Post-Market Surveillance (PMS) is a broad system for collecting and analyzing information about a medical device after it enters the market, including complaints, incidents, and trend data (MDR Articles 83–86). Post-Market Clinical Follow-up (PMCF) is a specific, proactive process within the clinical evaluation framework (MDR Article 61(11), Annex XIV Part B) designed to actively collect clinical data that addresses residual questions from the pre-market clinical evaluation. PMS is reactive and operational; PMCF is proactive and clinical. They feed into different documents. PMS into the PSUR/PMSR, and PMCF into the CER.
Is a PMCF plan required for Class I devices?
Yes. MDR Article 61(11) applies to all device classes. Even for Class I devices, the manufacturer must evaluate whether PMCF activities are necessary. If the manufacturer concludes that PMCF is not applicable, this decision must be duly justified in the clinical evaluation documentation. In practice, most Class I devices will require at least literature monitoring and some form of structured follow-up, particularly when clinical claims are made. A blanket statement that “PMCF is not needed for Class I” without supporting justification is not acceptable to Notified Bodies or competent authorities.
How does PMCF feed into the CER update?
PMCF data must be analyzed and incorporated into the CER at each update cycle. The PMCF report presents the collected clinical data and its analysis. The CER evaluator then assesses whether the PMCF findings confirm, modify, or challenge the existing clinical evaluation conclusions. If PMCF data reveals new risks, altered benefit-risk ratios, or changes in the state of the art, the CER conclusions must be updated accordingly. This feedback loop ensures that the clinical evaluation remains a living document throughout the device lifecycle.
What types of PMCF studies are accepted by Notified Bodies?

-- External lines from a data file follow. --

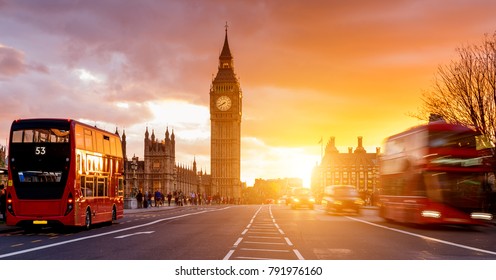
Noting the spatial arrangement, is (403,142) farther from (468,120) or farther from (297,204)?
(297,204)

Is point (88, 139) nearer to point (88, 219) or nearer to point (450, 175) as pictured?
point (88, 219)

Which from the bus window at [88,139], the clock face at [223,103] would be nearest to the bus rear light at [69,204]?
the bus window at [88,139]

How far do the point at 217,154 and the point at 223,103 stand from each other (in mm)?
14143

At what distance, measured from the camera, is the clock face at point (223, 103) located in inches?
6521

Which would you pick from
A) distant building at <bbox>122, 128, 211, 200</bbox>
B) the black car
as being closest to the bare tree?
the black car

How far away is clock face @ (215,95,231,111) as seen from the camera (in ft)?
543

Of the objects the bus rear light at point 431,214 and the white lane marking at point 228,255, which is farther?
the bus rear light at point 431,214

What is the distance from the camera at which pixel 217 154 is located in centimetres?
16438

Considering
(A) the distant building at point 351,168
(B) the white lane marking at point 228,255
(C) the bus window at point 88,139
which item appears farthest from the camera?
(A) the distant building at point 351,168

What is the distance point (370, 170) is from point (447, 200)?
15435 cm

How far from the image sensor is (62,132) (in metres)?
21.7

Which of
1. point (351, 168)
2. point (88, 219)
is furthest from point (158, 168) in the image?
point (88, 219)

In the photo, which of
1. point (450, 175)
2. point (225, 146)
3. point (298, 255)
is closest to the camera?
point (298, 255)

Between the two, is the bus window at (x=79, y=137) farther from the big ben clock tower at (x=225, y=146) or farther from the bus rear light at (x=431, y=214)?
the big ben clock tower at (x=225, y=146)
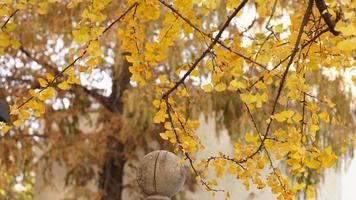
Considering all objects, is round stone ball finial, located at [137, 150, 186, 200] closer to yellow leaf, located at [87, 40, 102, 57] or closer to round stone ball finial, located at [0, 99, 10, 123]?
round stone ball finial, located at [0, 99, 10, 123]

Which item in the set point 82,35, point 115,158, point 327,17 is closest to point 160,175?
point 82,35

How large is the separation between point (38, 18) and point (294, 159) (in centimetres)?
489

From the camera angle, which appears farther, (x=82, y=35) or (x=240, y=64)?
(x=240, y=64)

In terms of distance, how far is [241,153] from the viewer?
8.96 feet

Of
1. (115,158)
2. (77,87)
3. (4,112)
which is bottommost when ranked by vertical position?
(4,112)

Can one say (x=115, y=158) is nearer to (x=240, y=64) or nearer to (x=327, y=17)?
(x=240, y=64)

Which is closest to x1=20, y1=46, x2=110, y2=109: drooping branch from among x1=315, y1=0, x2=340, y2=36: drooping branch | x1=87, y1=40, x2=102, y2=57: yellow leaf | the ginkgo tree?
the ginkgo tree

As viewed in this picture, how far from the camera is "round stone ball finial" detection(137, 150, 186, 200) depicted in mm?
2604

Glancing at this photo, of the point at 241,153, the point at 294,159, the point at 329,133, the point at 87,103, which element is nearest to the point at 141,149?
the point at 87,103

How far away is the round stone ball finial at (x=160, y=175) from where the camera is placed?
8.54 ft

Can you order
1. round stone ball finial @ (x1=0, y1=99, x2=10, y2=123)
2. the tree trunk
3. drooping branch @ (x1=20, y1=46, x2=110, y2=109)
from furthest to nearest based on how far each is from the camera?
the tree trunk, drooping branch @ (x1=20, y1=46, x2=110, y2=109), round stone ball finial @ (x1=0, y1=99, x2=10, y2=123)

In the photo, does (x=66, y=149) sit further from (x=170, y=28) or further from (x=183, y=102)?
(x=170, y=28)

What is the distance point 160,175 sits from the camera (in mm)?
2604

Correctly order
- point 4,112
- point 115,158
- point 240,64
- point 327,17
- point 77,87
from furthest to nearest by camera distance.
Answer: point 115,158 → point 77,87 → point 4,112 → point 240,64 → point 327,17
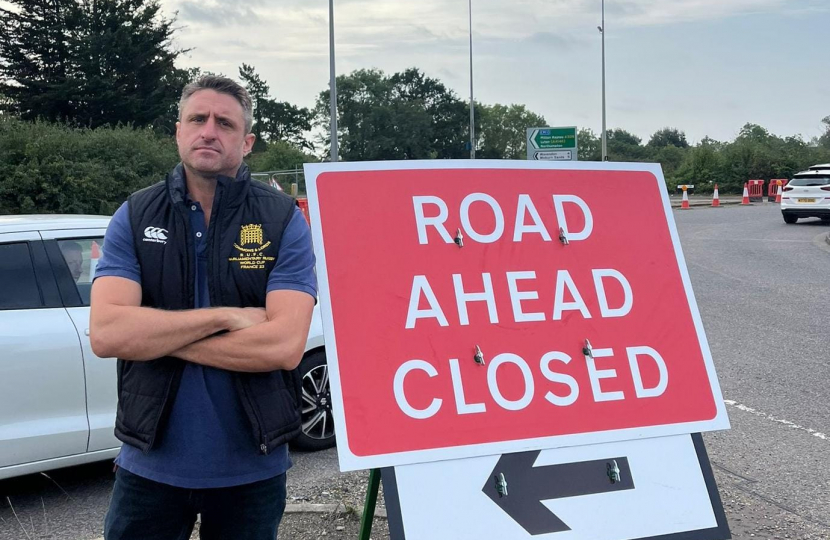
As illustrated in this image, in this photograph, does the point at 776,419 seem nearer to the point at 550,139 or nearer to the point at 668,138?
the point at 550,139

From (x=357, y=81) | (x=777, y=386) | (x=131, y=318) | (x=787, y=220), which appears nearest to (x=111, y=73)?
(x=787, y=220)

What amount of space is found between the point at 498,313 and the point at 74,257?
9.90 ft

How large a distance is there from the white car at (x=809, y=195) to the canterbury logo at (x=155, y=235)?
23.3 metres

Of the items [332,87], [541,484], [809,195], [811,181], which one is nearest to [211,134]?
[541,484]

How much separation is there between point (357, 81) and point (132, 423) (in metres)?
85.2

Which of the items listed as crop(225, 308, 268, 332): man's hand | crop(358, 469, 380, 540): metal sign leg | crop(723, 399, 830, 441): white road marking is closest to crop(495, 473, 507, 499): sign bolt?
crop(358, 469, 380, 540): metal sign leg

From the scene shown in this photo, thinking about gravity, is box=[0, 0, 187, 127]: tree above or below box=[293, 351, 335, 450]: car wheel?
above

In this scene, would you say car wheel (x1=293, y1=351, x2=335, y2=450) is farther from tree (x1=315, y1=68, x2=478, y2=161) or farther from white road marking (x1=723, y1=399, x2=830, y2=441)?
tree (x1=315, y1=68, x2=478, y2=161)

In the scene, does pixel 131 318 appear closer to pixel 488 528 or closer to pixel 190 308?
pixel 190 308

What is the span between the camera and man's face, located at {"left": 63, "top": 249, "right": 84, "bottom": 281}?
4.51m

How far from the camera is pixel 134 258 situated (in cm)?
225

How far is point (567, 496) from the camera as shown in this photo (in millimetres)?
2236

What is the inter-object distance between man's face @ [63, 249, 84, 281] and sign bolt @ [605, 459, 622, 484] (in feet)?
10.7

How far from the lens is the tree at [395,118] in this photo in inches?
3157
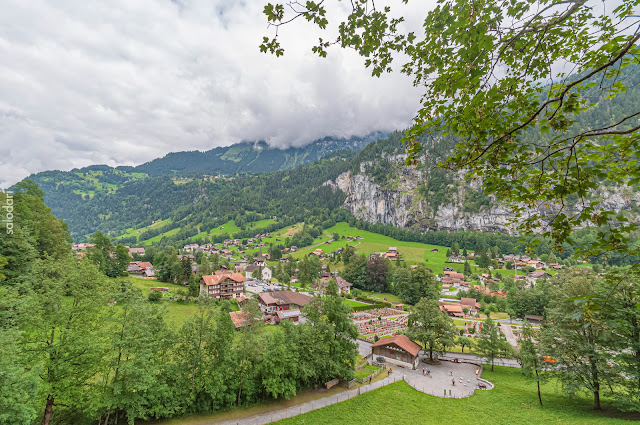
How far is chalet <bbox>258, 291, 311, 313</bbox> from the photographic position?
4381cm

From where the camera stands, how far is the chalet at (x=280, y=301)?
4381cm

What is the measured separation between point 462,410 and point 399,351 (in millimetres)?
9870

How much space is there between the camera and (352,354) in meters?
20.9

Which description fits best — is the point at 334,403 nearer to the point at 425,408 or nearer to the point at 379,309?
the point at 425,408

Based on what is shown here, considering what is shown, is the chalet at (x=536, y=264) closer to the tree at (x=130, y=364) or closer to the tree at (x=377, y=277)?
the tree at (x=377, y=277)

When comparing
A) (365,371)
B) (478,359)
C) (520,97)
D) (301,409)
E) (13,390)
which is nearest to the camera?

Notified Bodies accept a range of PMCF study designs, provided they are scientifically justified and appropriate for the clinical questions being addressed. Accepted designs include prospective observational studies, retrospective analyses, registry-based studies, comparative cohort studies, patient surveys using validated instruments, and systematic literature reviews. The key requirement is not the study type itself but whether it generates sufficient, high-quality clinical data to address the specific residual uncertainties identified in the CER. MDCG 2020-8 provides the template for PMCF study evaluation reports.
How often should the PMCF report be updated?
The PMCF report should be updated in alignment with the CER update cycle. For Class III devices and implantables, this means at least annually. For Class IIa and IIb devices, updates should occur at least every two to five years, or more frequently if new data warrants it. Additionally, the PMCF report should be updated whenever significant new clinical data becomes available, a safety signal is detected, or the benefit-risk profile changes. The update frequency should be defined in the PMCF plan itself.